Sunday, March 17, 2013
Where Do I Stand?
Those are but lofty dreams a person like me needs more than a life to pay for. Too much to die and too
less to live. And what happens after I proclaim my self worthy? Or maybe it is the answer, but it is one of those many things that you have to reasonably reconsider. I do not have the privileges of the mighty. I am only the majority, feeding into what a can can contain, counting my change very carefully, fighting perspectives with my life and silencing things pleasurable to sustain the curse betrothed in exchange
for a lifetime membership into the disillusioned exclusivity of middle-class living.

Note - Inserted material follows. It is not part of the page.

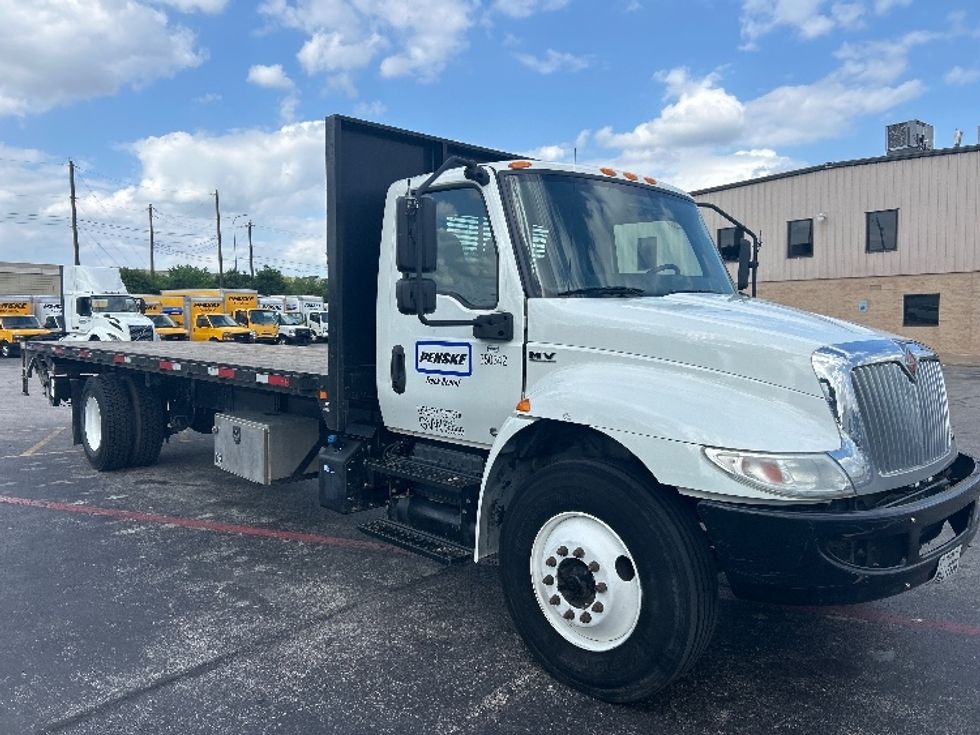 Flatbed Truck-Light and Medium Duty Trucks-International-2020-MV607-Round Rock-TX-111,550\n\t\tmiles-$ 54,250 - Image 1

I am a member of the
working class, a revolutionary on the brink of madness, angry, but nevertheless and because there remains no other choice, fighting for a freedom I myself cannot fathom. But maybe, the freedom for a life filled with integrity, that no matter how small you are reduced, every minute this materially-driven world defines you, you remain unchanged, neither becoming evil or frail. Just sturdy like a banyan tree, incognizant of people's distorted classification of what life or success or being a total failure is all about. Sometimes you see yourself in a vision, time slowed, with arms outstretched, reaching for the inaccessible and the faster you run after it, the farther the images retreat into the oblivion. Is it a thing to be pitied? But pity and being pitied remain a relative state ascribing to the strength of what truly defines your thoughts. The pain of not feeling the joy that their eyes speak of while you are slowly diminished by the curse of preservation - the demarcation blurs between what is accepted just or unjust - and you realize that in the end, out of all the damned things you have strived to understand, there lies a dissolving mystery that marks the true quality of reality.